Diana Raines Shapiro couldn’t agree more. “I am from a third-generation family in Great Neck and am extremely concerned about Verizon Wireless’s request to the Village of Great Neck to build a cell tower on East Shore Road,” she said. “Not only would this be an eyesore, but would depreciate the value of our homes, be a health hazard and, as the service area would be for Plandome, would have no benefit to the Great Neck Community.”

5 COMMENTS

  1. Same idiots will be complaining about bad service and wonder when Verizon will fix it. Um….DUH Also LOWER property values. Sorry Luddites but having good cell service will INCREASE your property values. Same dolts worried about “radiation” go outside without sunscreen where they are getting thousands of times more radiation from the sun.

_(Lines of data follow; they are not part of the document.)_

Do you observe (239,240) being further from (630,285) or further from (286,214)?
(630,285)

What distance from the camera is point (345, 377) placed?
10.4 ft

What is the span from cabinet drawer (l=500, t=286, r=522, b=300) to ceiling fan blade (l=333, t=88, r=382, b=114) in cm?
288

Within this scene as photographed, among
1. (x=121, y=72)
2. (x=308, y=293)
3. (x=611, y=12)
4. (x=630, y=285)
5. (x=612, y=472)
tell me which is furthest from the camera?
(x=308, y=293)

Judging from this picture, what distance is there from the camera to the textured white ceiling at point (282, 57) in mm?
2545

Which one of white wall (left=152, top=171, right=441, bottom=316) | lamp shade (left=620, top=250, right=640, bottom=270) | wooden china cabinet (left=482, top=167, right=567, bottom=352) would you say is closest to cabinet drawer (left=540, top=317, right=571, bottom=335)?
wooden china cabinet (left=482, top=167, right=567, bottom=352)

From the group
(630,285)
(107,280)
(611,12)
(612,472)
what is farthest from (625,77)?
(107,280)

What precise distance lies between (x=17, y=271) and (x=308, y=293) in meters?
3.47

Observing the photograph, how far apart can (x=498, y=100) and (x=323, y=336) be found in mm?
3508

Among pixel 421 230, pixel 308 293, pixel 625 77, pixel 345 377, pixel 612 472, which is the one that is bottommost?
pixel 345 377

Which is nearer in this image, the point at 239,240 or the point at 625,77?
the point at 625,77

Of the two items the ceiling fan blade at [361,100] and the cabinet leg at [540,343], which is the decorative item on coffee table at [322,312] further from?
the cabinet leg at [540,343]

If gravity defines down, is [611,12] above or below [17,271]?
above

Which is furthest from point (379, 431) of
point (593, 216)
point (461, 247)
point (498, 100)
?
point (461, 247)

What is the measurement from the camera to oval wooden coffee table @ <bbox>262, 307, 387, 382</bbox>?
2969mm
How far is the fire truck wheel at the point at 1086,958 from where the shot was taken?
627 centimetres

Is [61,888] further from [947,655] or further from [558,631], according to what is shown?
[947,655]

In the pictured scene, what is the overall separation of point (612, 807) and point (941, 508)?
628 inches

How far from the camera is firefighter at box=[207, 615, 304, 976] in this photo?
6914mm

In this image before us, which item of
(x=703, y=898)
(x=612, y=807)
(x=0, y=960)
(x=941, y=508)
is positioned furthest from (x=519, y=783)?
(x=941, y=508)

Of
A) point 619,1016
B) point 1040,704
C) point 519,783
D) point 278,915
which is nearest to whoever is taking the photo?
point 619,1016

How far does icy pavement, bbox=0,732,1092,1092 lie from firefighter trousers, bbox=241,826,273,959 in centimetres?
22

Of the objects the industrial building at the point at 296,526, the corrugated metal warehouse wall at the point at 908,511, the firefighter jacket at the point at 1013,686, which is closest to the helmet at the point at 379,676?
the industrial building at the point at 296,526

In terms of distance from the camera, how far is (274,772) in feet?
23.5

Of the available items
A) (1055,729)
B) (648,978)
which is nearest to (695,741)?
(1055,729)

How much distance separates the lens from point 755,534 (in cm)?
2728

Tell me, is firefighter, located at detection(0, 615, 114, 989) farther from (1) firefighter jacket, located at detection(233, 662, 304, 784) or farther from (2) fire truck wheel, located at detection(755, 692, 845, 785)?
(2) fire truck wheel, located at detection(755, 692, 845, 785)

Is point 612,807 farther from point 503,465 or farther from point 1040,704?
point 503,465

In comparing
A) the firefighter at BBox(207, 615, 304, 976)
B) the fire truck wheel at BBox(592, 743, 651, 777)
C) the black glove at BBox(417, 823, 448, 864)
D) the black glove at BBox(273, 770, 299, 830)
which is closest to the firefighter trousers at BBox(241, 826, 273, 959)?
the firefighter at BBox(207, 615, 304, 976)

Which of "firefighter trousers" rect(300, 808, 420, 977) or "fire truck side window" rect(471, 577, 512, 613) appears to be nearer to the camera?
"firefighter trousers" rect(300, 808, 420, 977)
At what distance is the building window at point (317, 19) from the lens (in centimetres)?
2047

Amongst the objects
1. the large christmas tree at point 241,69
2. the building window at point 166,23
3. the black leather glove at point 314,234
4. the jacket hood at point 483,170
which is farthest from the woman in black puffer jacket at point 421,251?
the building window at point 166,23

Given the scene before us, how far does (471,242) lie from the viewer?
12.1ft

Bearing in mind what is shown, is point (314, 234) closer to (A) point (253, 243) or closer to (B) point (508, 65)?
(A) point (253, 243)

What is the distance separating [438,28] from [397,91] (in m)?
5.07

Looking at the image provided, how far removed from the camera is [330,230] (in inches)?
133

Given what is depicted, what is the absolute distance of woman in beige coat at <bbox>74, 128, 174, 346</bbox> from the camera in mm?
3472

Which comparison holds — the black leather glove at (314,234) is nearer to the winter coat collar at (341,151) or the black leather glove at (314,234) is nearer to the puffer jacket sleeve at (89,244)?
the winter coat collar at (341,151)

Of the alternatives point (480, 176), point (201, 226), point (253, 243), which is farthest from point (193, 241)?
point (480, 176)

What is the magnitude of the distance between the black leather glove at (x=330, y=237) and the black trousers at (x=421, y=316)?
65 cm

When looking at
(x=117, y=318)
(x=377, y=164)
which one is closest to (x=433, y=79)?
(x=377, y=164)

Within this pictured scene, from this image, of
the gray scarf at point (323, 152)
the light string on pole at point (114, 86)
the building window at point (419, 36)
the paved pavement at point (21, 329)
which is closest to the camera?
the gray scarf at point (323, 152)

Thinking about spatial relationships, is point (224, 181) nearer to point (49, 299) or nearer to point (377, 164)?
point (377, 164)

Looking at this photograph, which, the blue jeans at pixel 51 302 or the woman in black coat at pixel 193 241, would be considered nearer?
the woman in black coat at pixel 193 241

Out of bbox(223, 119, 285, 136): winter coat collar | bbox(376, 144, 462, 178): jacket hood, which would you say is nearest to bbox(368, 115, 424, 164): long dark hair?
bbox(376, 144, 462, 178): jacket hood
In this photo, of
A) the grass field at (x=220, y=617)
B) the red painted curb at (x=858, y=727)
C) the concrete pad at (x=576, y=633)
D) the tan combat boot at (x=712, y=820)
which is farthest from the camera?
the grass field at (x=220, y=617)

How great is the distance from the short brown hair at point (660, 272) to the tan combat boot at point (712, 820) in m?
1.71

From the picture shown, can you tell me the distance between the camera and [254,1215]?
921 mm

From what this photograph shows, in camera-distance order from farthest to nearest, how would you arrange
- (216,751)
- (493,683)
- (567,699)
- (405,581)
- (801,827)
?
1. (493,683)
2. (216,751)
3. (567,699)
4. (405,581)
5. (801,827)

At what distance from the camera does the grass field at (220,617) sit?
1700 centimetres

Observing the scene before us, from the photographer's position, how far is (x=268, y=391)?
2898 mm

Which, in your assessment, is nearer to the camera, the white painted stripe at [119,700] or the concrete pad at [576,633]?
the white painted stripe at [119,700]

  2. Thank you for reporting this story, Sheri. My family lives close to the proposed tower. I am very concerned of the long-term impact of the cell phone tower to the health of my 5-year old and a new born baby. we love this community but have to sell our house if the tower is approved to be built. It is frustrating that Verizon kept postponing the hearing. I hope Verizon withdraw the application.

    A company has social responsibilities and should do “no evil” to the sociaty. It is evil to build a high frequency cell phone tower in such a dense residential area.

  3. It would be an absolute mistake if this tower isn’t built. People in great neck, especially in the Kings Point area have been suffering from poor connection and signal strength for years.